Saturday arrived, and the game was not going well. In the third quarter, when the team was ten points behind, a silent young man quietly slipped into the empty locker room and put on his football gear. As he ran onto the sidelines, the coach and his players were astounded to see their faithful team mate back so soon. "Coach, please let me play. I've just got to play today," said the young man. The coach pretended not to hear him. There was no way he wanted his worst player in this close playoff game. But the young man persisted, and finally, feeling sorry for the kid, the coach gave in. "All right," he said. "You can go in." Before long, the coach, the players and everyone in the stands could not believe their eyes. This little unknown, who had never played before was doing everything right. The opposing team could not stop him. He ran, he passed, blocked and tackled like a star. His team began to triumph. The score was soon tied. In the closing seconds of the game, the kid intercepted a pass and ran all the way for the winning touchdown. The fans broke loose. His teammates hoisted him onto their shoulders. Such cheering you've never heard! Finally, after the stands had emptied and the team had showered and left the locker room, the coach noticed that the young man was sitting quietly in the corner all alone. The coach came to him and said, "Kid, I can't believe it. You were fantastic! Tell me what got into you? How did you do it?" He looked at the coach, with tears in his eyes, and said. "Well, you knew my dad died, but did you know that my dad was blind?" The young man swallowed hard and forced a smile, "Dad came to all my games, but today was the first time he could see me play, and I wanted to show him I could do it!"
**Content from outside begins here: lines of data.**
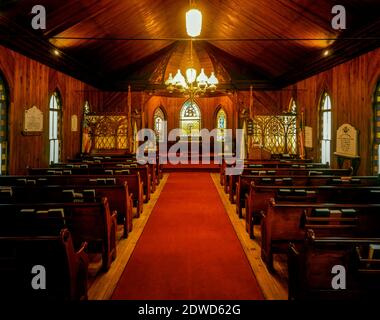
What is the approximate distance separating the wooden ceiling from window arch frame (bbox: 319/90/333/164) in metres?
0.95

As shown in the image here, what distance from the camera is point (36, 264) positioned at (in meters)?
2.70

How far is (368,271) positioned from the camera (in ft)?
8.68

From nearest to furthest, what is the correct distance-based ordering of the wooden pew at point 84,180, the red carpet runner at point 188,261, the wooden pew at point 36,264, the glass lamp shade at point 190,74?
the wooden pew at point 36,264 < the red carpet runner at point 188,261 < the wooden pew at point 84,180 < the glass lamp shade at point 190,74

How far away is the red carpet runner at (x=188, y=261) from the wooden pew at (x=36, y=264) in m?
0.89

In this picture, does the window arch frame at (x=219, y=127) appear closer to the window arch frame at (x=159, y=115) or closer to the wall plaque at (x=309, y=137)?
the window arch frame at (x=159, y=115)

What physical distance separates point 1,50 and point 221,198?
5.64 metres

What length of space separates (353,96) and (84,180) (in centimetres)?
652

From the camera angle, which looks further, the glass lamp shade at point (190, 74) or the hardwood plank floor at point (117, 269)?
the glass lamp shade at point (190, 74)

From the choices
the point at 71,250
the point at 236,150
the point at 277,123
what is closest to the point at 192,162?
the point at 236,150

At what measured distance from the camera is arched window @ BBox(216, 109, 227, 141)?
1827 centimetres

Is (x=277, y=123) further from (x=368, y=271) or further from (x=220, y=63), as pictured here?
(x=368, y=271)

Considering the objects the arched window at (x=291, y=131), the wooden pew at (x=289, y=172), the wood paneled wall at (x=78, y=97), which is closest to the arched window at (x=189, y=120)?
the wood paneled wall at (x=78, y=97)

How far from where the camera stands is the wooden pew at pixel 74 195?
4.48 m

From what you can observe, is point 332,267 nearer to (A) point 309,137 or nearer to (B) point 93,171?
(B) point 93,171
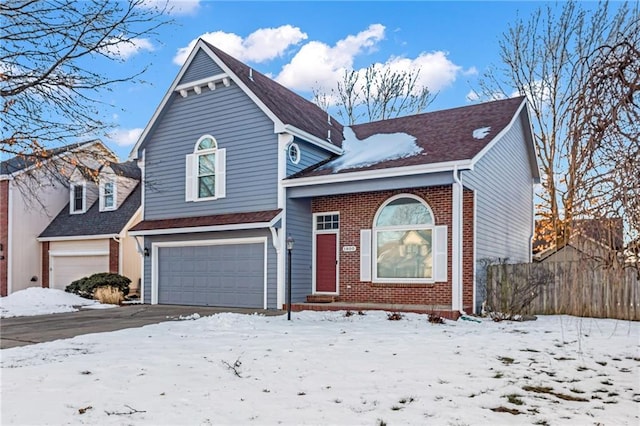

SO REMEMBER RIGHT NOW: Somebody is very proud of you. Somebody is thinking of you. Somebody is caring about you. Somebody misses you. Somebody wants to talk to you. Somebody wants to be with you. Somebody hopes you are not in trouble. Somebody is thankful for the support you have provided. Somebody wants to hold your hand. Somebody hopes everything turns out all right. Somebody wants you to be happy. Somebody wants you to find him/her. Somebody wants to give you a gift. Somebody wants to hug you. Somebody thinks you ARE a gift. Somebody admires your strength. Somebody wants to protect you. Somebody can't wait to see you. Somebody loves you for who you are. Somebody treasures your spirit. Somebody is glad that you are their friend. Somebody wants to get to know you better. Somebody wants to be near you. Somebody wants you to know they are there for you. Somebody would do anything for you. Somebody wants to share their dreams with you. Somebody is alive because of you. Somebody needs your support. Somebody will cry when they read this. Somebody needs you to have faith in them. Somebody trusts you. Somebody hears a song that reminds them of you. Many people will walk in and out of your life but only true friends will leave footprints on your heart.